Mexicans and Mexican Americans
The census of 1850 reported that the state of Illinois had 50 Mexican residents. In 1900, the census showed that there were 156 people of Mexican descent in Illinois. This number increased to 672 in 1910, and then it increased drastically to 4,592 in 1920. By 1920, Illinois ranked eighth in the country in terms of the size of its Mexican population.32
The migration into Illinois occurred in three distinct phases. The first phase occurred in 1906-1910, and it was associated with the recruitment of Mexicans by the railroad companies already employing Mexicans in the Southwest. The second phase occurred in 1916-1919, and it was based on employer demands during World War I and labor shortage (as a result of immigration restrictions from Europe); several railroad companies brought hundreds of Mexicans to the Near West Side of Chicago in 1916. The third phase came about during the postwar industrial depression era: stockyard districts began to appear in Chicago, and employers looking to break the packinghouse workers strike of 1921-1922, sought out Mexicans.33 Prior to the 1900s, a small number of Mexicans and other Latinos had come to Chicago looking for work wherever they could find it. Many did migrant work, whereas others went into the art and entertainment fields.34 Mexican migrant workers were employed by the railroads in Chicago at least as early as 1907.35 A small number of those initial laborers settled in the area, but soon they would be joined by a larger wave of Latino migrants.

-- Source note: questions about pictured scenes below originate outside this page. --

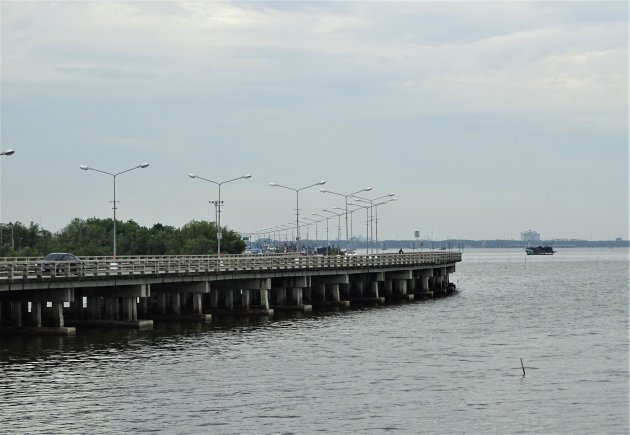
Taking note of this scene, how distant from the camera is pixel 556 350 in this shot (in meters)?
58.0

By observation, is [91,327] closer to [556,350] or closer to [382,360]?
[382,360]

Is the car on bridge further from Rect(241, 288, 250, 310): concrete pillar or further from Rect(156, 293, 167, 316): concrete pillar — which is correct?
Rect(241, 288, 250, 310): concrete pillar

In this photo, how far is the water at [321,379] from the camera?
37125 millimetres

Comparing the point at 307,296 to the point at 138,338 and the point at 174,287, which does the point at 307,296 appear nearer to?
the point at 174,287

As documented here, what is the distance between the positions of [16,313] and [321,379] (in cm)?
2333

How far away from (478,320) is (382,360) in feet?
92.3

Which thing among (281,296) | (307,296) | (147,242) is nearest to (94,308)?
(281,296)

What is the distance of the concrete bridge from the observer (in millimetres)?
61281

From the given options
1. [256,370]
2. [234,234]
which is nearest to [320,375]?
[256,370]

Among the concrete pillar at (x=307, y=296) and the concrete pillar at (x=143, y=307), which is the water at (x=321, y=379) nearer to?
the concrete pillar at (x=143, y=307)

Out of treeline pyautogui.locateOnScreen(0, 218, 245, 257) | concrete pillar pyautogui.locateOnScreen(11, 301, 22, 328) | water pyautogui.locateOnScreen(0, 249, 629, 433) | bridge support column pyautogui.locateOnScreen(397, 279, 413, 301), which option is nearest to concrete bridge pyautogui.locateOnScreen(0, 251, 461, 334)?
concrete pillar pyautogui.locateOnScreen(11, 301, 22, 328)

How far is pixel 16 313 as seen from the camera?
62.1m

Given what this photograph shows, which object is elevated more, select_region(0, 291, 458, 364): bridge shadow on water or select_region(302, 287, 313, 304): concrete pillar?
select_region(302, 287, 313, 304): concrete pillar

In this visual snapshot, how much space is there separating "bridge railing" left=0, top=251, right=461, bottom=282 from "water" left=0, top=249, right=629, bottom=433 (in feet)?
12.1
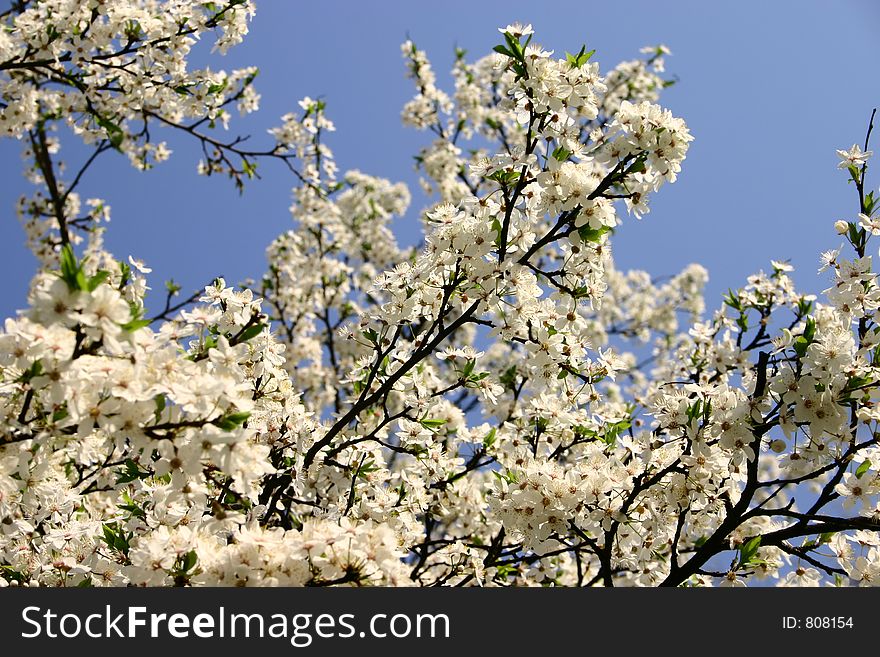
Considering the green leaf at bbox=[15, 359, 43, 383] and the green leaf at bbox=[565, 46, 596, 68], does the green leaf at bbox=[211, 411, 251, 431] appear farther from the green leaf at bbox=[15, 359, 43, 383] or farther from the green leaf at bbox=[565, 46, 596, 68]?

In 1914 the U.S. Army comprised 98,000 men, and President Woodrow Wilson increased the number of the Army troops to 140,000, likely in anticipation of the mounting tensions overseas. The United States entered the war in 1917, and all males between the ages of 21 and 30 were required to register for military service. By 1918 almost 24 million men had registered, and 4 million of those registrants were drafted into service.36
An unprecedented opportunity arose for migrants as they were hired to replace workers serving as soldiers in World War I. Mexicans were the first group to arrive in the Midwest, more specifically in Chicago. The earliest new migrants were single young men who rapidly settled near their places of employment in close-knit groups. Industries that recruited the young men included the South Chicago steel mills, the meatpacking companies close to the Back of the Yards and the Near West Side, and the budding railroad system close to the Hull House area.37
Between 1912 and 1928, the ethnic composition of the workforce in various industries in Chicago changed drastically. Mexicans had gone from 0 percent of the steel industry’s workforce in 1912 to 9.4 percent of workers in 1928. The packinghouses experienced the same growth.38 Out of this labor shift came the colo-nias (communities), which were already commonplace in California, Texas, New Mexico, and Arizona.39 One of the first Mexican-based colonias in Illinois was in South Chicago. Thereafter, many Mexicans and other Latinos began to form communities in proximity to their employment.